## BEGIN
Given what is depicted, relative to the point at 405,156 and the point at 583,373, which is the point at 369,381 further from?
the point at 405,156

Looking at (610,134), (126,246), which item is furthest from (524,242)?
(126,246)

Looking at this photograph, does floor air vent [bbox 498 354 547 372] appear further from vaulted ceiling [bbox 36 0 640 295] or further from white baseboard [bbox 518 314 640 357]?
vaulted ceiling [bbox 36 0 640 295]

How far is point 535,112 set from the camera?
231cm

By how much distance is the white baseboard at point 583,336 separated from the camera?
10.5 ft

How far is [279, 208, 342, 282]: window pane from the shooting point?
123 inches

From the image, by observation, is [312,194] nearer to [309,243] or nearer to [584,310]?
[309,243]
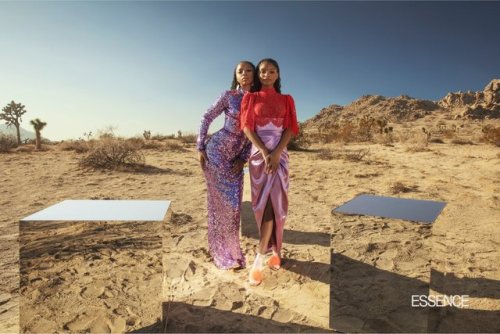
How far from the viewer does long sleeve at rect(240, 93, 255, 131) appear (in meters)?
3.10

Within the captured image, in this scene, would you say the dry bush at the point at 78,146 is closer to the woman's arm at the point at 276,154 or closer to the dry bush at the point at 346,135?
the dry bush at the point at 346,135

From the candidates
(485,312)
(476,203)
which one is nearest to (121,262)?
(485,312)

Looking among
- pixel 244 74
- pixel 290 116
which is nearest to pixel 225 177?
pixel 290 116

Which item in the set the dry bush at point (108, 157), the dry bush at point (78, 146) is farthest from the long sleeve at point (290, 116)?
the dry bush at point (78, 146)

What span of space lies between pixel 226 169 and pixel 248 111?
620mm

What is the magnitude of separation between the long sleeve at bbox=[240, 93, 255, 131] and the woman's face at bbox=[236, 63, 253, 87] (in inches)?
6.9

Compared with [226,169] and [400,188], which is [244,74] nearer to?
[226,169]

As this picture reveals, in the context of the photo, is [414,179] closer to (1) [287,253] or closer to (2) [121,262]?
(1) [287,253]

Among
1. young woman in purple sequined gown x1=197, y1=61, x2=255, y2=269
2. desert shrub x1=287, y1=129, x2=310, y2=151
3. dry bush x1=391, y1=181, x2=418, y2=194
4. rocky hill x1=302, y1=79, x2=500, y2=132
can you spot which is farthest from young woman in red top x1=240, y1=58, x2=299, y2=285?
rocky hill x1=302, y1=79, x2=500, y2=132

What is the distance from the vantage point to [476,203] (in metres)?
5.83

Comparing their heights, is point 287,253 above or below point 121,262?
below

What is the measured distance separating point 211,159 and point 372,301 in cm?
181

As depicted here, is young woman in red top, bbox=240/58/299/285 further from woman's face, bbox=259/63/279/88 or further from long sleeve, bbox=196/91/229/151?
long sleeve, bbox=196/91/229/151

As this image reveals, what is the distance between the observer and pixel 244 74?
3211 mm
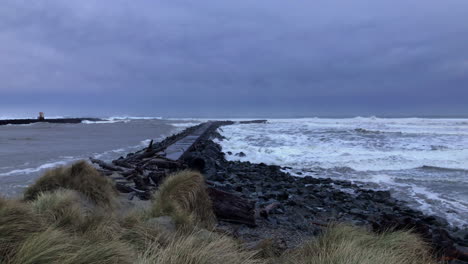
## END
Description of the task: Find every line in the listing above that contains the string "baseboard", treating uppercase and lowercase as different, and copy each such line in full.

Final result:
Looking at this photograph, does floor air vent [bbox 498 354 547 372] appear further from vaulted ceiling [bbox 36 0 640 295] or further from white baseboard [bbox 518 314 640 357]?
By how much distance is the white baseboard at point 583,336 separated from the camera?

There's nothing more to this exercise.